Par-delà les clivages politiques, la question de la révision constitutionnelle mérite d’être analysée sous l’angle de la science politique, de la stratégie du pouvoir et de la consolidation démocratique. À cet égard, les enseignements de l’ouvrage The 48 Laws of Power de Robert Greene offrent une grille de lecture intéressante des risques auxquels s’expose tout dirigeant qui envisage de modifier les règles fondamentales du jeu politique dans un contexte de fortes tensions nationales.
La République démocratique du Congo traverse une période particulièrement sensible de son histoire. Les défis sécuritaires à l’Est du pays, les tensions diplomatiques régionales, les difficultés socio-économiques et les attentes immenses de la population exigent une concentration maximale des efforts de l’État sur la préservation de l’intégrité territoriale et l’amélioration des conditions de vie des citoyens.
Dans ce contexte, l’ouverture d’un débat sur une éventuelle révision constitutionnelle soulève de nombreuses interrogations.
Premièrement, la Loi 35 de Robert Greene rappelle l’importance du timing en politique. Même une initiative légalement envisageable peut devenir politiquement contre-productive lorsqu’elle intervient à un moment où les priorités nationales semblent ailleurs. L’histoire politique africaine démontre que les réformes institutionnelles touchant à l’équilibre du pouvoir sont rarement neutres lorsqu’elles surviennent dans un climat de crise sécuritaire.
Deuxièmement, la Loi 29 insiste sur la nécessité de planifier jusqu’au bout et d’anticiper toutes les conséquences possibles. Une réforme constitutionnelle mal comprise ou perçue comme servant des intérêts politiques particuliers peut accentuer les fractures sociales, renforcer la méfiance envers les institutions et alimenter une polarisation déjà préoccupante.

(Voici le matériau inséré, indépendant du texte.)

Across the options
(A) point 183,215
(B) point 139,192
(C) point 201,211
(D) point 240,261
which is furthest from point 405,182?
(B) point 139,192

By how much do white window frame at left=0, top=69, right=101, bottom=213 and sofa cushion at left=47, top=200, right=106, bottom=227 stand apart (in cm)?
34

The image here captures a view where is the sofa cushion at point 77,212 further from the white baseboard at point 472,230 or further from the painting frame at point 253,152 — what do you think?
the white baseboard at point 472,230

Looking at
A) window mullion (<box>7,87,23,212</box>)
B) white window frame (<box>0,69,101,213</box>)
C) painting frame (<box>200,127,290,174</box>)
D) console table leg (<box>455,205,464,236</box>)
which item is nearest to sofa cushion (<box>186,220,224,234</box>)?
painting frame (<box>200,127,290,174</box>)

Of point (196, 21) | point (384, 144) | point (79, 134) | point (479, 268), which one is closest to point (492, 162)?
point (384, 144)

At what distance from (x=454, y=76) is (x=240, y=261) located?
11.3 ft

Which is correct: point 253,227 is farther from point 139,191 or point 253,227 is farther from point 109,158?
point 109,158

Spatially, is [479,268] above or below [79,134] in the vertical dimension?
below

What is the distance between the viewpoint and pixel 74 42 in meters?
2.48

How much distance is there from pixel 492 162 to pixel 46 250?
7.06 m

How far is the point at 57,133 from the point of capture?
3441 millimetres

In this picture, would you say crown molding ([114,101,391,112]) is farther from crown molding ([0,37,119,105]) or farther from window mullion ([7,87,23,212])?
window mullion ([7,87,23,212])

Troisièmement, la Loi 45 met en garde contre les transformations brutales des équilibres établis. La Constitution n’est pas un simple texte juridique ; elle constitue le pacte fondamental qui organise la coexistence politique entre gouvernants et gouvernés. Toute modification de ce pacte exige un consensus national large et sincère.

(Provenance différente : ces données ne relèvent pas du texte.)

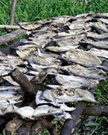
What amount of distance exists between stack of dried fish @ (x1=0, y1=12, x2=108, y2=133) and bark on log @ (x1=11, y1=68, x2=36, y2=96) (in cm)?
2

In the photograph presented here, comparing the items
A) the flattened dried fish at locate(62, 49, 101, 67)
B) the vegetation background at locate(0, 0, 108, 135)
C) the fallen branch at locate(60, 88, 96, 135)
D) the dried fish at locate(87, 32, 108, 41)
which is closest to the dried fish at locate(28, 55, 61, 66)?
the flattened dried fish at locate(62, 49, 101, 67)

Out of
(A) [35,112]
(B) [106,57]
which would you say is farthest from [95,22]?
(A) [35,112]

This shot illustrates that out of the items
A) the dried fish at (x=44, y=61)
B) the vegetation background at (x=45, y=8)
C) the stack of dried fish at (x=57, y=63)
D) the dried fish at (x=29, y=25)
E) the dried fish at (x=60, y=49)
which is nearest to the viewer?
the stack of dried fish at (x=57, y=63)

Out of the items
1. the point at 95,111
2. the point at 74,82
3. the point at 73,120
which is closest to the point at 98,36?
the point at 74,82

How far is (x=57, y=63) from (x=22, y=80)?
31.0 inches

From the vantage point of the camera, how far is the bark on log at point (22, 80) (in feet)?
3.63

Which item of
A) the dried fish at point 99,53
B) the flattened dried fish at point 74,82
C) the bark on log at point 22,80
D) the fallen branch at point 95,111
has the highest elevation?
the bark on log at point 22,80

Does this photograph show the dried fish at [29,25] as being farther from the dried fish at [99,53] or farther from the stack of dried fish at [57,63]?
the dried fish at [99,53]

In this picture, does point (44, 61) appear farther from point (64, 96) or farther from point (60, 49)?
point (64, 96)

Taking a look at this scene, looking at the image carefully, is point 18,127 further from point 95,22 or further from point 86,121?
point 95,22

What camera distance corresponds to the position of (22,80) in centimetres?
117

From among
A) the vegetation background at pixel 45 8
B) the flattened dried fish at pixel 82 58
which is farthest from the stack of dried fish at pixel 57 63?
the vegetation background at pixel 45 8

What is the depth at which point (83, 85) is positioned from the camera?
147 cm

La Loi 43 souligne quant à elle qu’aucun pouvoir durable ne peut reposer uniquement sur les mécanismes institutionnels. La légitimité politique se nourrit avant tout de l’adhésion populaire, de la confiance et du sentiment partagé que les dirigeants agissent dans l’intérêt supérieur de la nation.

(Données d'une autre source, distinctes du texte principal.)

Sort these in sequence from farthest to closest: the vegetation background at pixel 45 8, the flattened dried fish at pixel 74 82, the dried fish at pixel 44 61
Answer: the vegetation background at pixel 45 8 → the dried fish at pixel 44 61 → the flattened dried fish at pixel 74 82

La Loi 47 rappelle également un principe essentiel : l’excès d’ambition peut parfois compromettre les acquis déjà obtenus. Plusieurs expériences internationales montrent que les controverses liées à la modification des règles de succession politique ont souvent fragilisé les institutions qu’elles prétendaient renforcer.
Enfin, la Loi 48 recommande aux dirigeants de s’adapter aux réalités du moment. Pour la RDC, la priorité historique demeure la défense de la souveraineté nationale, la restauration de la paix à l’Est, la consolidation de l’État de droit et la lutte contre la pauvreté. Ces défis constituent le véritable terrain sur lequel se mesure aujourd’hui la performance du leadership national.
L’opposition républicaine n’a pas vocation à s’opposer systématiquement. Son rôle est de rappeler que la stabilité institutionnelle, l’alternance démocratique et le respect de l’esprit de la Constitution sont des piliers indispensables à la construction d’un Congo fort, uni et prospère.
La grandeur d’un dirigeant ne se mesure pas à sa capacité à modifier les règles du jeu, mais à sa capacité à les respecter, à les faire respecter et à transmettre aux générations futures des institutions plus fortes que les ambitions individuelles.
L’avenir de la RDC dépend moins d’un changement de Constitution que de la capacité collective des Congolais à faire triompher la démocratie, l’État de droit et l’intérêt supérieur de la Nation.